Sometimes the scientists gave low doses of one of two tetracyclines, doxycycline and minocycline. Other times, they used analogs that have no antibiotic action. Such drugs would permit long-term use, even at high doses, without killing beneficial bacteria in the body or selecting for microbes resistant to antibiotics.
Stony Brook periodontologist Maria E. Ryan has focused on the use of tetracyclines to prevent diabetes complications that can occur when high concentrations of sugar in blood spur the body to produce collagen-digesting enzymes.
At the AAAS meeting, she reported success with diabetic patients who were genetically predisposed to periodontal disease. Her team used low-dose doxycycline, which both fostered reattachment of the gums around the base of the teeth and slowed the erosion of adjacent bone. In addition to disarming enzymes, she notes, the drug reduced the overproduction of cytokines such as interleukin-1 beta. These inflammatory compounds not only activate cells that break down bone, Ryan notes, but also decrease insulin’s action and so aggravate diabetes.
Her team has patented a modified tetracycline to treat adult-onset diabetes. In animal experiments, this drug prevented a number of complications, including cataracts, wasting, and impaired wound healing.
“There hasn’t been much research addressing complications of diabetes,” notes James Mulvihill of Kennebunkport, Maine, who is a past president of the Juvenile Diabetes Foundation in New York City. He says that’s why “I’ve had my eye on what they [at SUNY] have been doing.” Their animal data leave him “hopefully optimistic that these medications will prove efficacious in humans,” he says.
New tetracyclines are generating comparable excitement for their ability to thwart angiogenesis, the enzyme-driven process by which a tumor brings in new blood vessels to feed itself.
Last week, Golub reported unpublished data from experiments with prostate cancer cells. With colleagues at the University of Miami School of Medicine, he showed that both doxycycline and COL-3, a nonantibiotic analog, could disarm a collagen-degrading enzyme made by those cells. Tumors use this particular enzyme, gelatinase, to initiate angiogenesis.

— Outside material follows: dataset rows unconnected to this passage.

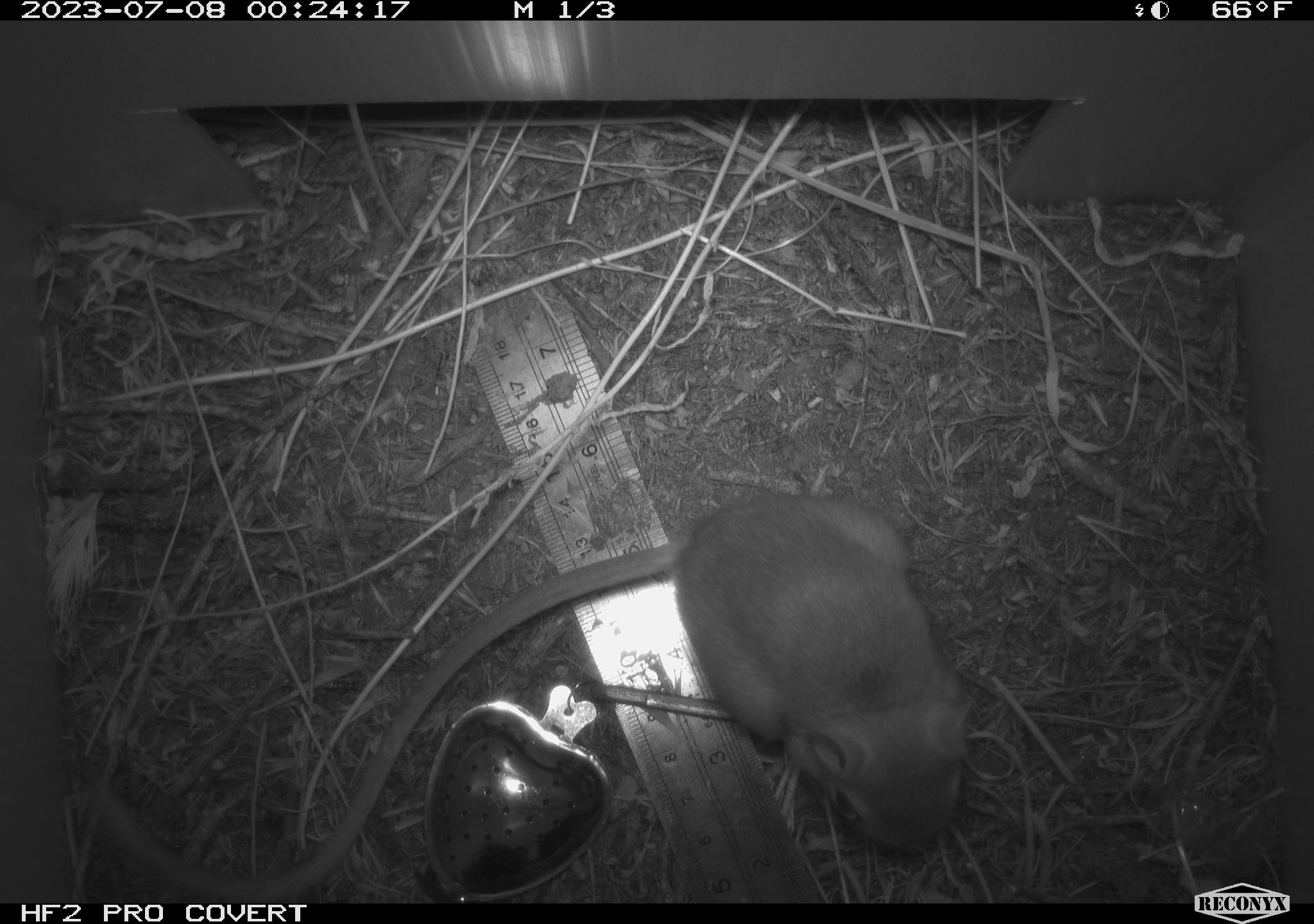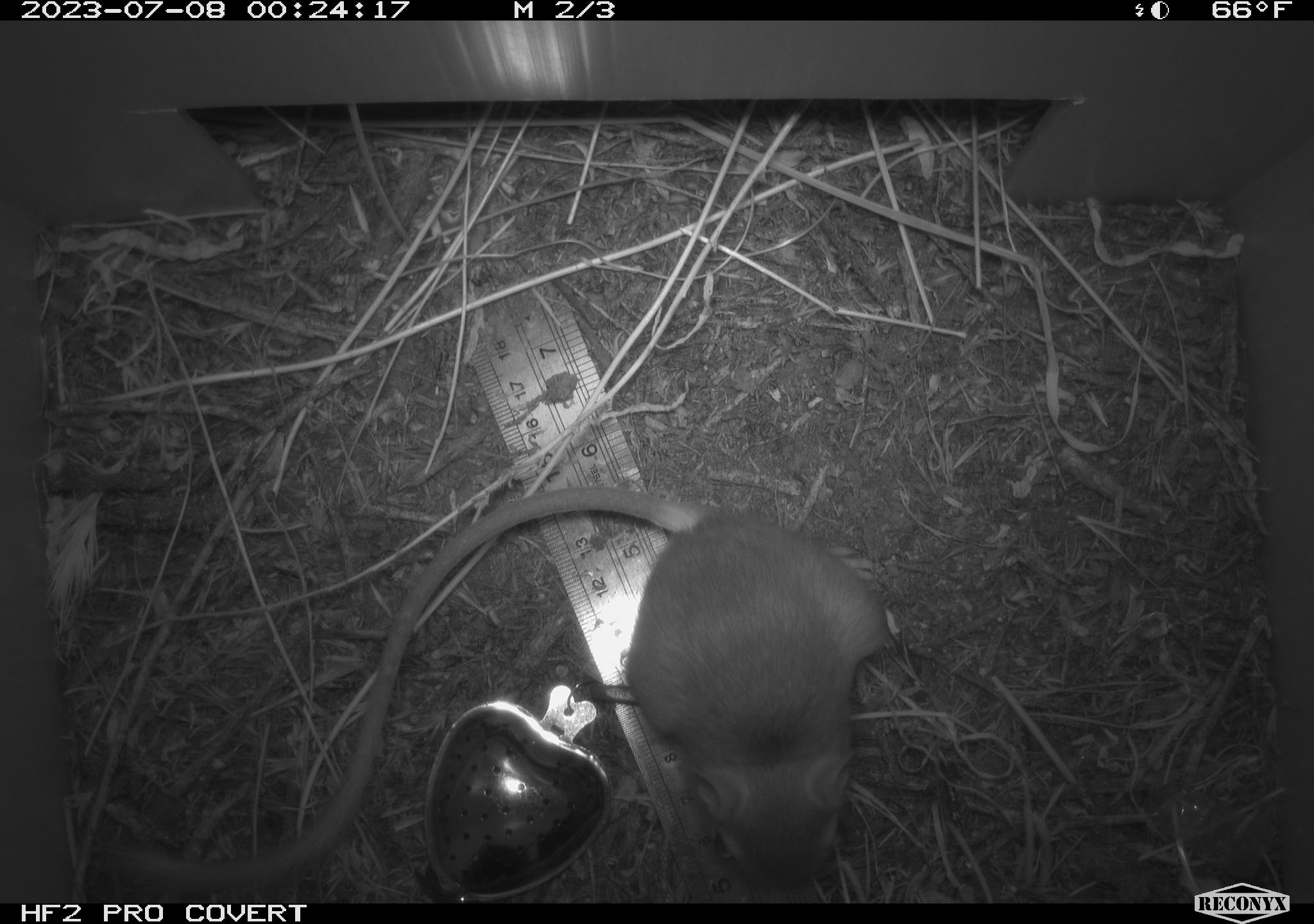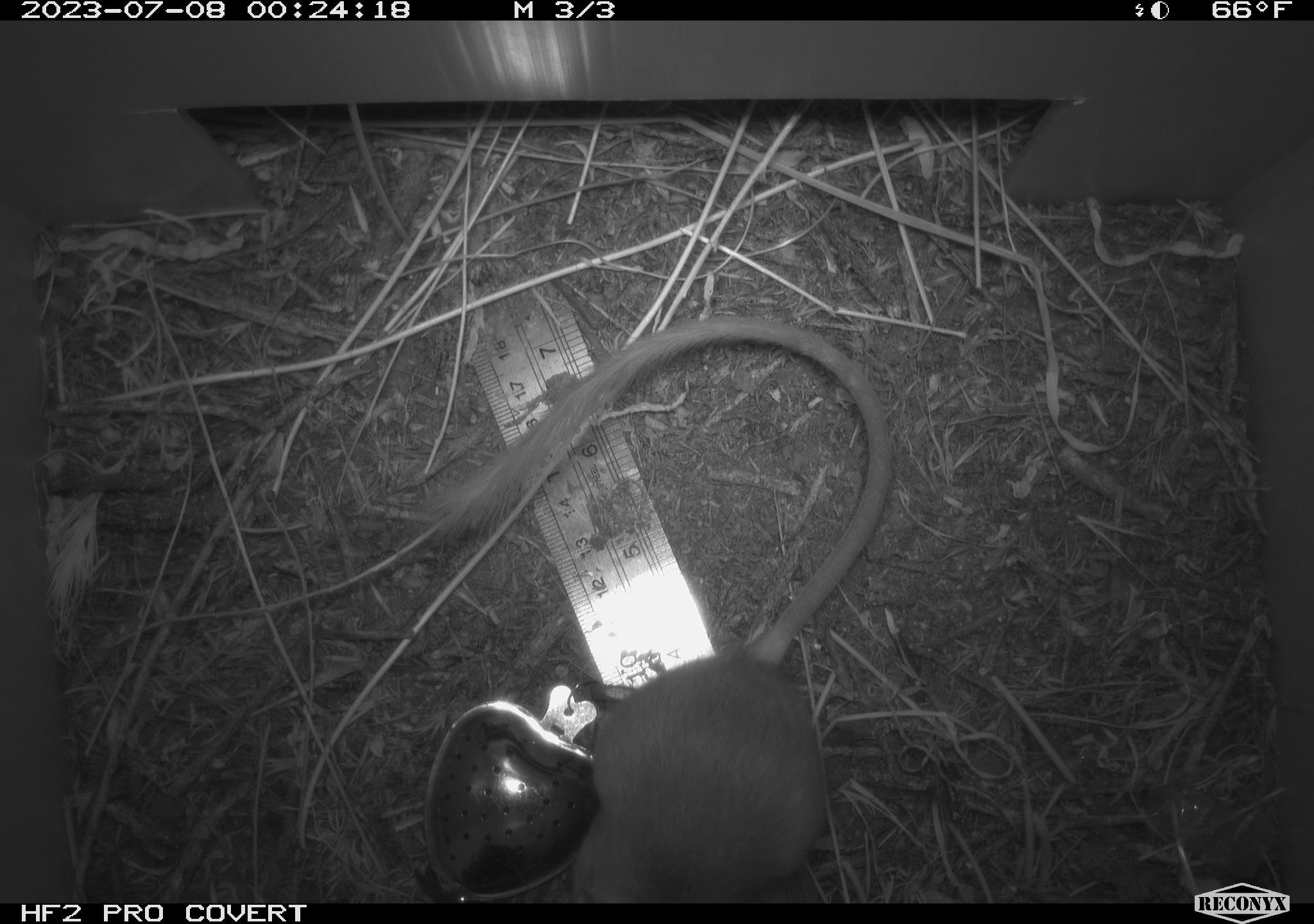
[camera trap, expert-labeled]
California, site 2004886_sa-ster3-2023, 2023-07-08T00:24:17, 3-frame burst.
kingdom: Animalia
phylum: Chordata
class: Mammalia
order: Rodentia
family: Heteromyidae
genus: Dipodomys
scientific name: Dipodomys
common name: kangaroo rats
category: dipodomys species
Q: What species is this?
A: Dipodomys species (kangaroo rats) (Dipodomys).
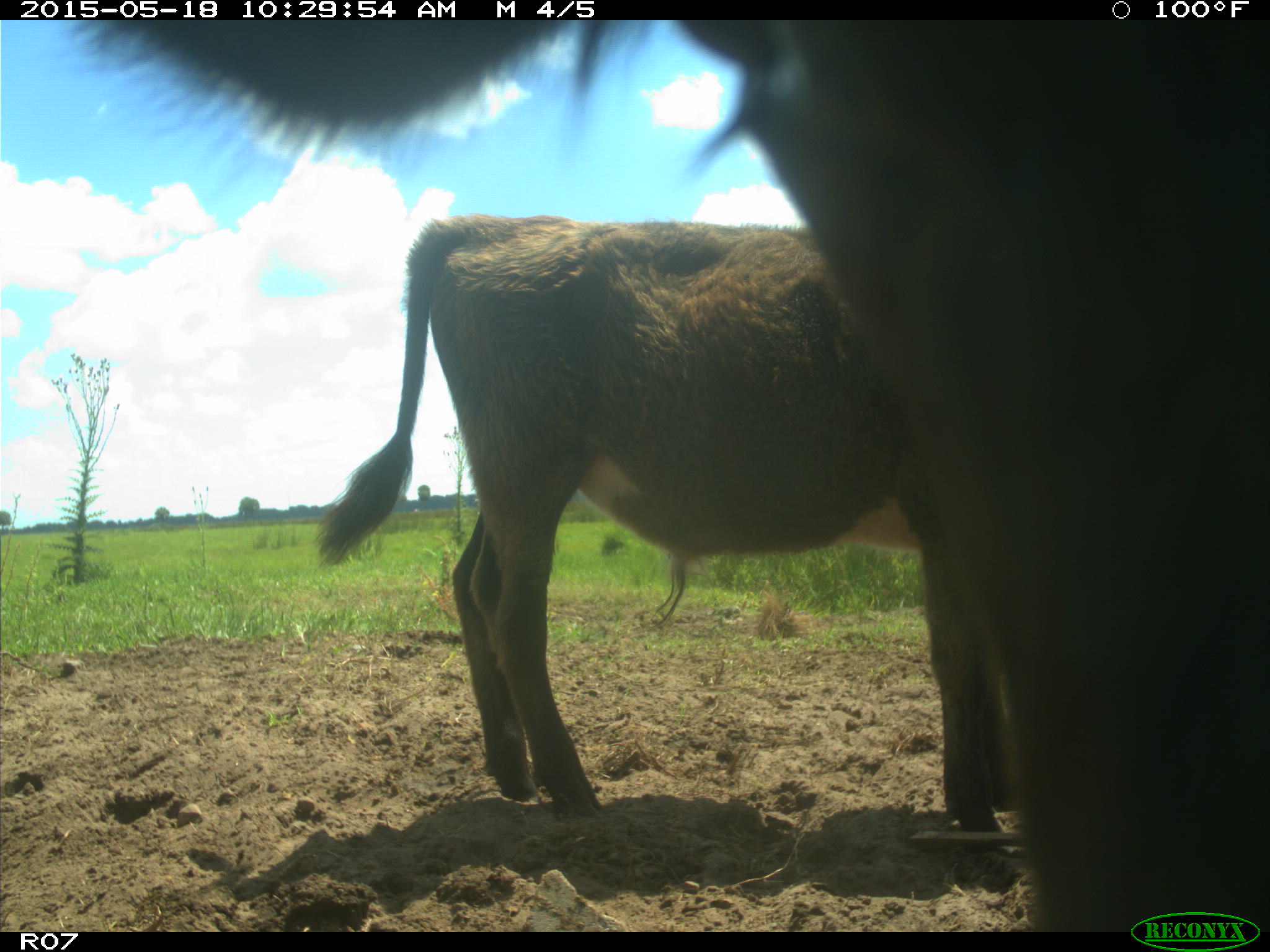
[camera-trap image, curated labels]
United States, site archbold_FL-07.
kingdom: Animalia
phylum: Chordata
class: Mammalia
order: Artiodactyla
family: Bovidae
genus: Bos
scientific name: Bos taurus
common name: domestic cow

Also at the meeting, Bruce J. Dezube of Beth Israel Deaconess Medical Center in Boston reported preliminary data from a trial of COL-3 in 18 people with Kaposi’s sarcoma, the most common AIDS-related cancer. All had advanced disease that was resistant to other drugs.
Though the study had been designed to establish only the dose of COL-3 that patients could tolerate, the antiangiogenesis drug cleared up all signs of tumors in one patient and shrank tumors by 50 percent or more in seven other patients. In another two, the drug arrested the growth of tumors. That’s an overall response rate of more than 50 percent, Dezube notes–well above the 3 to 5 percent typical of such early studies of cancer drugs.
The findings were sufficiently promising, notes James Pluda of the National Cancer Institute in Bethesda, Md., that his agency has agreed to fund a follow-up trial of the drug in Kaposi’s sarcoma. The institute is also funding several preliminary studies of such nonantibiotic tetracyclines in cancers of the brain and other sites.
Acknowledging that the new data are exciting, Stuart B. Levy of the Tufts University School of Medicine in Boston nevertheless expresses concern that physicians will continue to prescribe low doses of conventional tetracyclines for these new functions even after new analogs are available. “Use of antibacterial tetracyclines for any purpose other than an antibiotic would be wasting a good product,” he maintains. Such use, he says, risks antibiotic resistance (SN: 6/5/99, p. 356) in the user and the environment.